Dessen Beweggründe sind im Universum von 007 nicht eben neu: Rache. Silva, einst selbst Agent in Diensten des MI6, fühlt sich von M betrogen und will ihren Tod. Dafür braucht es keinen Supersatelliten oder eine Festung in einem erloschenen Vulkan am anderen Ende der Welt, sondern lediglich Geduld und Genius. Die Festnahme durch Bond ist Teil des Plans und der packenden Hetzjagd durch Londons U-Bahnsystem folgt ein begnadet inszenierter Showdown im Schottischen Hochland, dem Albert Finney („Big Fish“) als Bonds väterlicher Vertrauter Kincade bärbeißigen Humor verleiht. Aber all das braucht Zeit. Nicht umsonst ist „Skyfall“ mit rund 140 Minuten der bislang längste Bond.
Doch das Warten lohnt. Allein die Szene, in der Bardems geschwätziger, homoerotischer und ungewöhnlich verletzlich wirkender Schurke den gefesselten Bond befummelt, ist von einer grotesken Brillanz, die den von Sam Mendes („American Beauty“) vielschichtig gestalteten Thriller vor allem auf charakterlicher Ebene zu einer überraschend starken Erweiterung der vermeintlich simplen Reihe macht. Dabei ist „Skyfall“ trotz der famosen Fotografie von Roger Deakins („True Grit“), dem Stamm-Kameramann der Coen-Brüder, weniger Kintopp als in der Vergangenheit üblich. Nach gewohnt spektakulärem Beginn entwickelt sich ein ungewohnt dichter Rache-Thriller mit erfreulich ambivalenten Zügen.

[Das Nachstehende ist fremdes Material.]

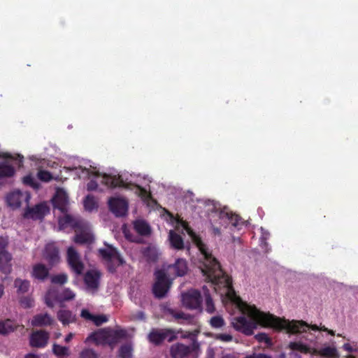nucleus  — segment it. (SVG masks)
Here are the masks:
<instances>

Trotzdem bleibt ausreichend selbstreferenzielles (und im Detail selbstironisches) Spiel mit Charme und Kult der eigenen Genese übrig, wofür nicht allein die zeitgemäße Verjüngung des Waffentüftlers Q (Ben Whishaw, „Das Parfüm“) zum beflissenen Computer-Nerd steht. Mehr noch als die beiden ersten Auftritte Craigs als 007 steht „Skyfall“ für eine Neuinterpretation der Figur. Unterstrichen wird diese auch durch die beiden Bond-Girls Bérénice Marlohe und Naomie Harris („Fluch der Karibik 2 + 3“), die deutlich hinter Denchs strenger Geheimdienst-Mutter zurückstehen müssen. Nicht allein Craigs bester Auftritt als Geheimagent Ihrer Majestät, sondern schlicht einer der großartigsten Teile des gesamten Franchises.